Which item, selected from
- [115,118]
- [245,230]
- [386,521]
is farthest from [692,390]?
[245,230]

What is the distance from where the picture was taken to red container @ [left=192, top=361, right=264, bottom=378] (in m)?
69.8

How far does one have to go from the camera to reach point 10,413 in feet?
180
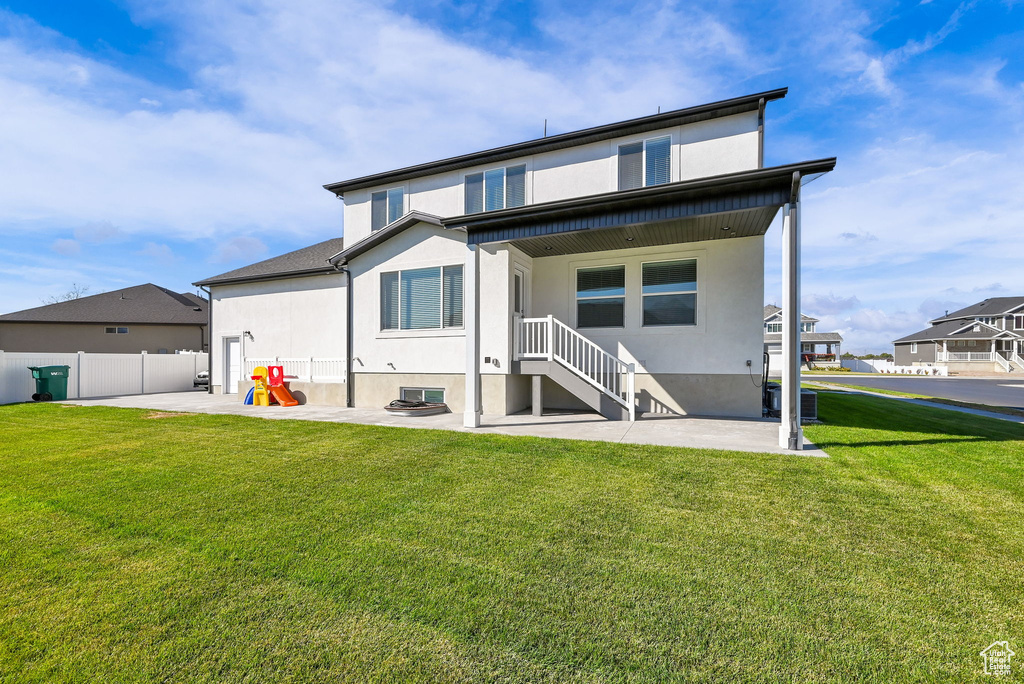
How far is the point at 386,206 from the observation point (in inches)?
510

--

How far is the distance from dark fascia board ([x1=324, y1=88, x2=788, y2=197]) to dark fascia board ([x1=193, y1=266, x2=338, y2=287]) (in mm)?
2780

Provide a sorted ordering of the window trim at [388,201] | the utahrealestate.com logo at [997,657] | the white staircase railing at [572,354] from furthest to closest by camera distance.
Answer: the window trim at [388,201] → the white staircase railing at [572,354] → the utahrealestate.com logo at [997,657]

◆ **Prompt**
Return the lines of the listing exactly, starting with the line that contains "How far is the distance" and going on through the line that contains "Answer: the window", both included.

◆ **Response for this exercise**
How far is the distance from dark fascia board ([x1=324, y1=88, x2=788, y2=197]) to dark fascia board ([x1=193, y1=266, x2=338, y2=287]) (in mm)?
2780

Provide a sorted ordering of the window trim at [388,201] | the utahrealestate.com logo at [997,657] | the white staircase railing at [572,354] from furthest to closest by camera distance.
Answer: the window trim at [388,201] → the white staircase railing at [572,354] → the utahrealestate.com logo at [997,657]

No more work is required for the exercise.